LA FIESTA DEL BAUTISMO DE JESÚS

Ya en el año 300, la Iglesia oriental celebraba la Epifanía y el Bautismo de Jesús el 6 de enero, mientras que en la Iglesia occidental esta fiesta se mencionaba en la Liturgia de las Horas. Con la reforma litúrgica de 1969, la fiesta se fijó en el domingo siguiente a la Epifanía. En los países donde la Epifanía no es fiesta civil, la celebración se traslada al domingo entre el 2 y el 8 de enero, y la fiesta del Bautismo de Jesús, al lunes siguiente a la Epifanía.
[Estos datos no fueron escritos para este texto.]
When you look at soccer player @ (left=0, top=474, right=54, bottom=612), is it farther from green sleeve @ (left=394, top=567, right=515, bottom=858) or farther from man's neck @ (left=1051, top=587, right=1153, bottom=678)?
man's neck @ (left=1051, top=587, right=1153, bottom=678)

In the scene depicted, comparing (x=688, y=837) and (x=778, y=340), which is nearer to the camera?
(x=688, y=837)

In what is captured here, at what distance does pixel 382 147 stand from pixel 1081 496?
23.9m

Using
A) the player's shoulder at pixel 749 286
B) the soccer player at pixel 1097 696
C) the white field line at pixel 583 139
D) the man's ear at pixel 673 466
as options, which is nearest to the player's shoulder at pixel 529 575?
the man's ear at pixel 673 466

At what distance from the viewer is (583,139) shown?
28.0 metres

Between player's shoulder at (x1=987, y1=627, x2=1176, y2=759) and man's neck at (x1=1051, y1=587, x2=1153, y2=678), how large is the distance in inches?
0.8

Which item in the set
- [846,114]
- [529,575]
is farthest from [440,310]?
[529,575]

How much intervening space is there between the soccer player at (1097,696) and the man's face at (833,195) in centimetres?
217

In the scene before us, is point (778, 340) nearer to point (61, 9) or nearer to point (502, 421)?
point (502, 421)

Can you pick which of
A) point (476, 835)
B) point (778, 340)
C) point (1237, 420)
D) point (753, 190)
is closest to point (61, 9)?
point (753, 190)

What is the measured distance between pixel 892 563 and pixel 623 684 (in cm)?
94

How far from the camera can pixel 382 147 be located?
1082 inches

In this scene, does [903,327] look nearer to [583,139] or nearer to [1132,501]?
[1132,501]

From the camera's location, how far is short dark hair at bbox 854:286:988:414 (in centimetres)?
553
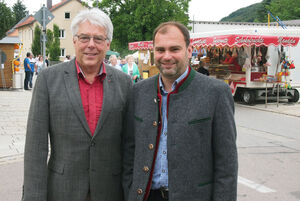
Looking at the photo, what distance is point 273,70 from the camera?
→ 56.0ft

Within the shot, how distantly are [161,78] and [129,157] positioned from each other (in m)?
0.58

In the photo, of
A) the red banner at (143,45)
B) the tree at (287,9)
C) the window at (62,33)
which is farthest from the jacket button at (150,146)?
the tree at (287,9)

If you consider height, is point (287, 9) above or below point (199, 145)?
above

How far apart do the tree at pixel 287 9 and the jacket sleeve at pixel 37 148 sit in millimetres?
72404

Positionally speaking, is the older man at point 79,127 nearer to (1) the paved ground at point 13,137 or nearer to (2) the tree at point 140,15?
(1) the paved ground at point 13,137

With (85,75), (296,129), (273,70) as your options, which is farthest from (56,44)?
(85,75)

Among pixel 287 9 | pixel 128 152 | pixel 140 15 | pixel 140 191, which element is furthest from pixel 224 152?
pixel 287 9

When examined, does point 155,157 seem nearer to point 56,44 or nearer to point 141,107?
point 141,107

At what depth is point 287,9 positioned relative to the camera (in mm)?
72438

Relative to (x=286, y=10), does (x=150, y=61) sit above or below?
below

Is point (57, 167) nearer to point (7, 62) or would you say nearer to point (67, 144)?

Con la fiesta del Bautismo de Jesús finaliza el Tiempo de Navidad, aunque queda abierta una «ventana» el 2 de febrero, día en el que se celebra la Presentación de Jesús en el Templo (conocida popularmente como «Candelaria»).

Del Evangelio según san Marcos

Y Juan predicaba, diciendo: «Detrás de mi vendrá el que es más poderoso que yo, y yo ni siquiera soy digno de ponerme a sus pies para desatar la correa de sus sandalias. Yo los he bautizado a ustedes con agua, pero Él los bautizará con el Espíritu Santo».

En aquellos días, Jesús llegó desde Nazaret de Galilea y fue bautizado por Juan en el Jordán. Y al salir del agua, vio que los cielos se abrían y que el Espíritu Santo descendía sobre Él como una paloma; y una voz desde el cielo dijo: «Tú eres mi Hijo muy querido, en ti tengo puesta toda mi predilección». (Mc 1,7-11).

Síntesis de un camino

Durante el Tiempo de Navidad, adoramos al Niño de Belén acostado en un pesebre (25 de diciembre); nos encontramos con la Sagrada Familia de Nazaret (primer domingo después de Navidad); veneramos a María, Madre de Dios (1 de enero); reflexionamos sobre la manifestación de Jesús a los Magos, es decir, a todos los hombres (6 de enero). La fiesta de hoy cierra este Tiempo litúrgico.

La entrada de Jesús en la vida pública

Nazaret es una ciudad pequeña y mencionada de forma despectiva: «¿Acaso puede salir algo bueno de Nazaret?», pregunta Natanael a Felipe (Jn 1,46).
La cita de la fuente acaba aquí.